Pembelajaran Jarak Jauh untuk anak Tunagrahita

Pandemi Covid-19 berimbas pada dunia pendidikan. Pembelajaran tatap muka diganti dengan Pembelajaran Jarak Jauh. Pembelajaran ini dapat dibedakan menjadi tiga. Pertama, Offline PJJ yang dalam prosesnya tidak melibatkan teknologi internet, keadaan yang terbatas karena demograpi dan sumber daya manusia. Kedua, Online PJJ yang dalam prosesnya melibatkan teknologi internet, keadaan dimana signal internet dan SDM  mendukung. Ketiga, Blended  Strategi PJJ yang menggunakan segala macam sumber, baik secara online maupun offline.

Peserta didik dibedakan antara anak normal dan anak berkebutuhan khusus Salah satunya adalah anak tunagrahita. Istilah tunagrahita dalam bahasa Indonesia sering digunakan seperti: lemah ingatan, lemah pikiran, retardasi mental, terbelakanng mental.

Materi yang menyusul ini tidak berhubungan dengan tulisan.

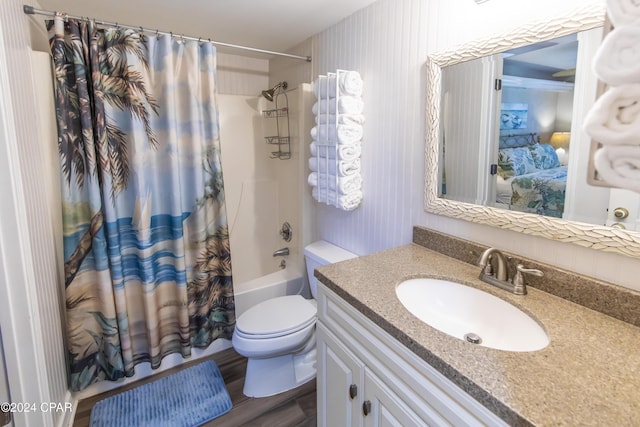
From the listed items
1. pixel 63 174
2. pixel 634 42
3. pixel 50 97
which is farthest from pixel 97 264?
pixel 634 42

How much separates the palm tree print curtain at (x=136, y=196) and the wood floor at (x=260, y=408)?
0.41 feet

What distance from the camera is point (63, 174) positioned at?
1.58 m

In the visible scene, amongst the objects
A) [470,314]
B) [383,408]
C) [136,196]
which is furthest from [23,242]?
[470,314]

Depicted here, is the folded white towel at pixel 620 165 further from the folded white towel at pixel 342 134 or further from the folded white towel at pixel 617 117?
the folded white towel at pixel 342 134

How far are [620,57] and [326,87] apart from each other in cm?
141

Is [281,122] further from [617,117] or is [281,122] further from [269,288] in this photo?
[617,117]

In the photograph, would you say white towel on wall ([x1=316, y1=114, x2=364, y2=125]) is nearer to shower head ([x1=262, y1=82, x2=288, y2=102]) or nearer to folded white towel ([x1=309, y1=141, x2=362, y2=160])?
folded white towel ([x1=309, y1=141, x2=362, y2=160])

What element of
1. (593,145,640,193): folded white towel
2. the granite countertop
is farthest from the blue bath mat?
(593,145,640,193): folded white towel

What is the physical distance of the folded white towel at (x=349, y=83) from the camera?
174 centimetres

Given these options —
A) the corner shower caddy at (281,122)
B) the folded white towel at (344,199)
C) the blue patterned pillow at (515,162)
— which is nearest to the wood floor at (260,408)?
the folded white towel at (344,199)

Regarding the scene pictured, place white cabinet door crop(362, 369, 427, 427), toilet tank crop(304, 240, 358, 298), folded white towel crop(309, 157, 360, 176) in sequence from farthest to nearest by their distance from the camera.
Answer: toilet tank crop(304, 240, 358, 298) → folded white towel crop(309, 157, 360, 176) → white cabinet door crop(362, 369, 427, 427)

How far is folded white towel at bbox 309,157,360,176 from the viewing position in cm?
183

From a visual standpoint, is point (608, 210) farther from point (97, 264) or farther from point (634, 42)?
point (97, 264)

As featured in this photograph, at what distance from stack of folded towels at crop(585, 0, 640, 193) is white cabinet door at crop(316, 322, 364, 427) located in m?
0.86
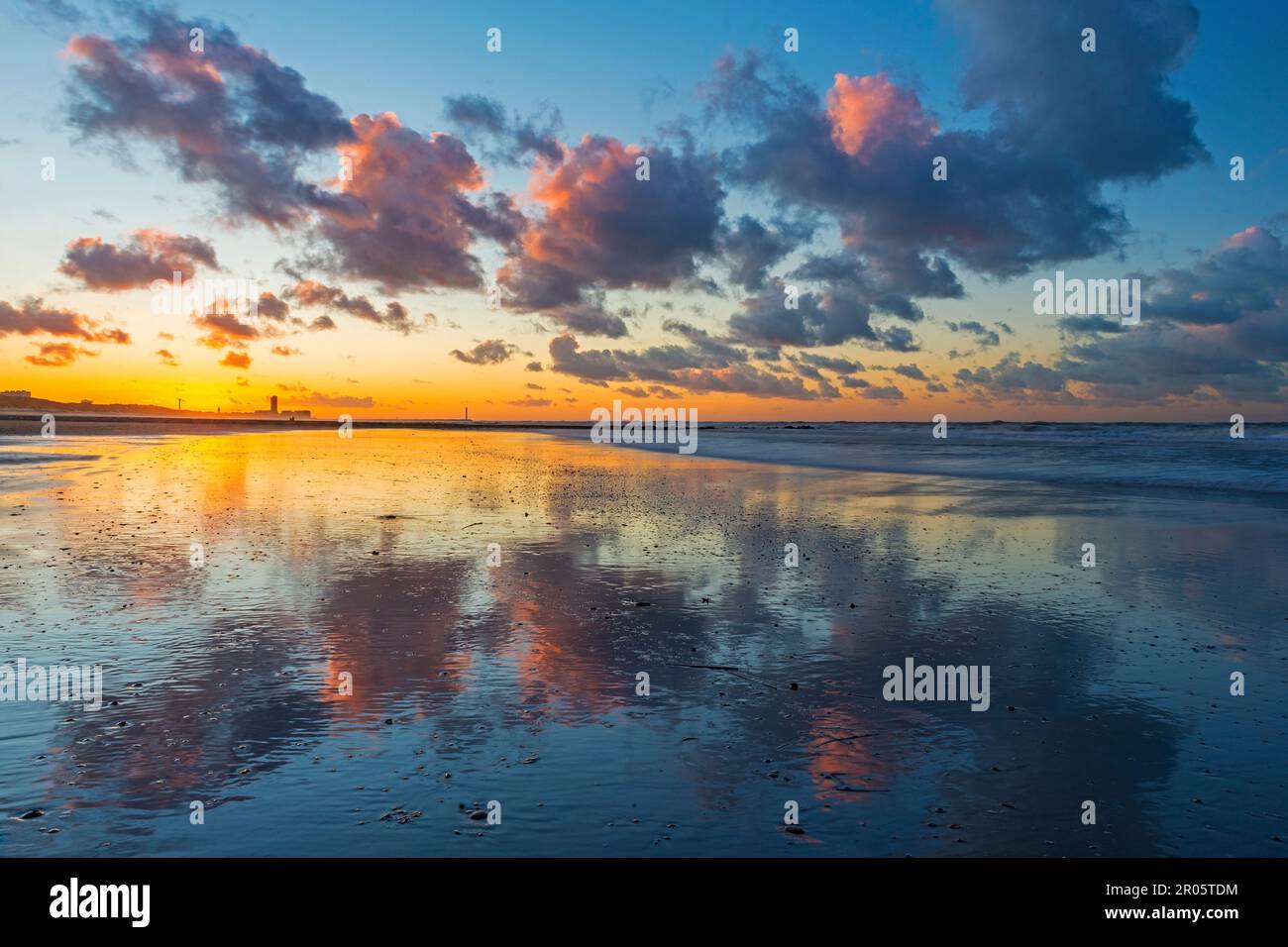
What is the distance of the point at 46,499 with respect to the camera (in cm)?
2817

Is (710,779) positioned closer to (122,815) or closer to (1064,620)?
(122,815)

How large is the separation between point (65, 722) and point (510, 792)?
4778 mm

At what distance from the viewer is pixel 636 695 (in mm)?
8984

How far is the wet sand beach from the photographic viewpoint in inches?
236

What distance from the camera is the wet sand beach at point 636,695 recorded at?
6.00 metres

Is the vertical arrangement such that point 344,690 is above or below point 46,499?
below

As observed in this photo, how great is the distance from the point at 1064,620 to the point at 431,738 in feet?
31.3
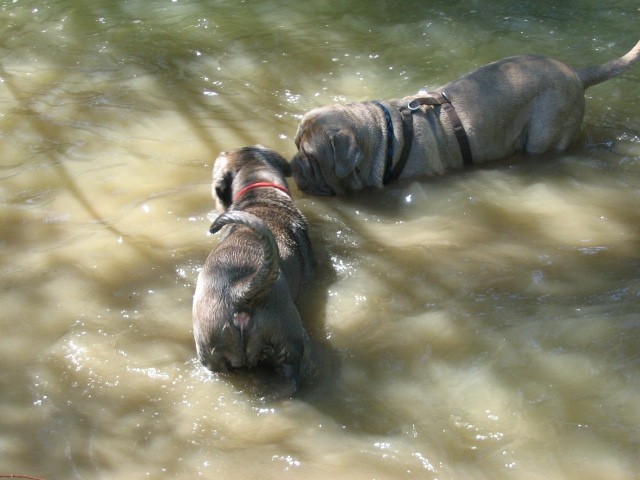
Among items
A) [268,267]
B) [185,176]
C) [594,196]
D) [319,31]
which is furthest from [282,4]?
[268,267]

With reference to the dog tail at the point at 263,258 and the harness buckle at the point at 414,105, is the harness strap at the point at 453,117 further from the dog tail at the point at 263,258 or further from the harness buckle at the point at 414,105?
the dog tail at the point at 263,258

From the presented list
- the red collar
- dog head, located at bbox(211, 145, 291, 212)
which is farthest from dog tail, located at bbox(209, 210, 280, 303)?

Sedangkan dalam kepustakaan bahasa asing dikenal dengan istilah: mental reterdation, mentally reterded, deficiency, mental defective dan lain-lain. Menurut Grossman (Mumpuniarti, 2007:7) anak tunagrahita adalah anak yang memiliki kecerdasan intelektual (IQ) secara signifikan berada di bawah rata-rata (normal) yang disertai dengan ketidakmampuan dalam menyesuaikan diri dengan lingkungan dan semua ini berlangsung pada masa perkembangannya.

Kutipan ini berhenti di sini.